Reading passage:
#####

[Mimedefang] getting it right about how the filter works...

David F. Skoll dfs at roaringpenguin.com
Wed Nov 28 09:39:40 EST 2001


On Wed, 28 Nov 2001, Tony Nugent wrote:

> First question: at what point is it "safe" (or unsafe) to access the
> variables declared at the top of mimedefang.pl?

The mimedefang-filter(5) man page has a section starting with the
sentence:

"In addition, the following global variables are available:"

The variables listed in that section are valid in filter_begin, filter,
and filter_end.

Any other global variables may or may not be; I make no guarantees.  Read
the source to know for sure. :-)

>    I'd like to be able to easily sort them chronologically by name.
>    Is there any reason why a sequential timestamp mechanism not be
>    used to generate these names, instead of random numbers?

That could be done, I suppose.  I could base it on the time.  Please
vote for this change off-list, and if the consensus is that it's a good
idea, I'll make the change.

#####

Data section:

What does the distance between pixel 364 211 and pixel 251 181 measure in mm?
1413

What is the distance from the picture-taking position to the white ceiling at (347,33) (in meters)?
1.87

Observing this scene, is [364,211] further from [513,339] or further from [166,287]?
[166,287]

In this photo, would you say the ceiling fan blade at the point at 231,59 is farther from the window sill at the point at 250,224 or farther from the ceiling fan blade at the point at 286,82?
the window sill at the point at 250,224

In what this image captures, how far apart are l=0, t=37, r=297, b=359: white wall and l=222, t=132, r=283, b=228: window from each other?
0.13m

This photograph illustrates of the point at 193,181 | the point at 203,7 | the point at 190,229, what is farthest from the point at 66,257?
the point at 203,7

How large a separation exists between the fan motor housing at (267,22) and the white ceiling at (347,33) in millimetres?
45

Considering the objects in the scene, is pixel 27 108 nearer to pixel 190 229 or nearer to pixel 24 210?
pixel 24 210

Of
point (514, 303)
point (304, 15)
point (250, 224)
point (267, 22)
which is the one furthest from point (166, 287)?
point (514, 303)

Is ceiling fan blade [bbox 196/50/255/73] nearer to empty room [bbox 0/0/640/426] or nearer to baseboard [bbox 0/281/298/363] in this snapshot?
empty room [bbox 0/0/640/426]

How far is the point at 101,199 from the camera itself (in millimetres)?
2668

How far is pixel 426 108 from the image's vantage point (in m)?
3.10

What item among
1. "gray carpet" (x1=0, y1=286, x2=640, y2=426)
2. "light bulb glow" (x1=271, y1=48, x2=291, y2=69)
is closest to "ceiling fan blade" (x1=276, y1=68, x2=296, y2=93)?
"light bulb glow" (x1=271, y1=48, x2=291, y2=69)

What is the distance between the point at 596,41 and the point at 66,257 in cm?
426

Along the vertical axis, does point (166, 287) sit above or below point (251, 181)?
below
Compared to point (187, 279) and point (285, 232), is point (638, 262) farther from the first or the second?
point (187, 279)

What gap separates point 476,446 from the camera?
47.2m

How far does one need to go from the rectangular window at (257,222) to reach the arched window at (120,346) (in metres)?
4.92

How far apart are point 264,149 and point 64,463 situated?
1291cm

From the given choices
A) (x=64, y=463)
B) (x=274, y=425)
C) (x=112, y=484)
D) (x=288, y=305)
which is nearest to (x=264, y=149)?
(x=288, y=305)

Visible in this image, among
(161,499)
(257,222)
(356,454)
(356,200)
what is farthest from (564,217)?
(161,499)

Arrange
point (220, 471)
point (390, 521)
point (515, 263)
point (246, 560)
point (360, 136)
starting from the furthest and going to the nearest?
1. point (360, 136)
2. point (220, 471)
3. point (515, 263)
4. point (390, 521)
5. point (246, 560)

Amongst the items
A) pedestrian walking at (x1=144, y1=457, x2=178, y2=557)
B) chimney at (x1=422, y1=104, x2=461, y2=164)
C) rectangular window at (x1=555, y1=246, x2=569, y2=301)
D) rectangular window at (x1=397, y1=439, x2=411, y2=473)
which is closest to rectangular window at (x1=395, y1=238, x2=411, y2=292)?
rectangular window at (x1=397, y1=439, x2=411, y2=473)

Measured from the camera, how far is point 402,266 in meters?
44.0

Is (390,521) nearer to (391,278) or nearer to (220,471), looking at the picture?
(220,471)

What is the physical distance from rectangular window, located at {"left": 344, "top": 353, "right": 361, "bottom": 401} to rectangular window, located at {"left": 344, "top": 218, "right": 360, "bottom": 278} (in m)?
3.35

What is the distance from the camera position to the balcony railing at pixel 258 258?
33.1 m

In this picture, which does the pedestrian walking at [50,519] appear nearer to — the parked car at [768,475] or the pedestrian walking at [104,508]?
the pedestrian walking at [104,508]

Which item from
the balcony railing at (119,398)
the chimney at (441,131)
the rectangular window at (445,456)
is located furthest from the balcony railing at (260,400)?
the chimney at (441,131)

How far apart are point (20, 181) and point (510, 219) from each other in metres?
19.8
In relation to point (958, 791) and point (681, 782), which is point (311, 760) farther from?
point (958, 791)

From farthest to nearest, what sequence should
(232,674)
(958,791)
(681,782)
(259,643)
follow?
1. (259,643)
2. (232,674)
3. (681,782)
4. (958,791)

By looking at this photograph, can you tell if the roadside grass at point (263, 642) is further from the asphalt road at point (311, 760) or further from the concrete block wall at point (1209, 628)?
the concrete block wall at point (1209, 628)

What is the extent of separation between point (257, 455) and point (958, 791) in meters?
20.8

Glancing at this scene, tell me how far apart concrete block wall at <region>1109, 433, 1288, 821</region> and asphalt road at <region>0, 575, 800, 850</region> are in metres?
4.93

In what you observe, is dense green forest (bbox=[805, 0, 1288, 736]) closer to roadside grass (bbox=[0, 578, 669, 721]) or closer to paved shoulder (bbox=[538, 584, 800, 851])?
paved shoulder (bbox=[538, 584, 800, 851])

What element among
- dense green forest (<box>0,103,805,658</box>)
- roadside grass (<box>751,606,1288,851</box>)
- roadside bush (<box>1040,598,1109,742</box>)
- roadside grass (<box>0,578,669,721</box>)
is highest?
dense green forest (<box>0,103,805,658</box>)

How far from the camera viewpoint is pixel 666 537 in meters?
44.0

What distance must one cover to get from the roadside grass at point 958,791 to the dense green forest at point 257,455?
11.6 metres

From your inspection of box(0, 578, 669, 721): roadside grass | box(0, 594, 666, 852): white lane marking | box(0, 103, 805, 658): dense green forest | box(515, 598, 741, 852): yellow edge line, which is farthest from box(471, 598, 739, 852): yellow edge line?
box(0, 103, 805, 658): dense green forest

#####

Work instructions:
A) From the MIMEDefang mailing-list post, copy out everything from "On Wed, 28 Nov" down to "and filter_end.".
B) Extend the MIMEDefang mailing-list post past its final sentence.

Responses for each task:
A)
On Wed, 28 Nov 2001, Tony Nugent wrote:

> First question: at what point is it "safe" (or unsafe) to access the
> variables declared at the top of mimedefang.pl?

The mimedefang-filter(5) man page has a section starting with the
sentence:

"In addition, the following global variables are available:"

The variables listed in that section are valid in filter_begin, filter,
and filter_end.

B)
>    I'd also like to be able to use the name of the quarantine
>    directory as a reference string for the "incident", making them
>    easy to find if they need to be retrieved.  I haven't spotted the
>    global variable that identifies this generated name may be - and
>    I assume that it is only available filter_end() or in filter() in
>    passes _after_ an action_quarantine() has been called.

Right; the name gets generated the first time action_quarantine is called.
I can change this too.

> I am under the impession that filter_begin() is called once for each
> message filtered by mimedefang.pl.  This is where things that remain
> "consistant" for a message.

Right.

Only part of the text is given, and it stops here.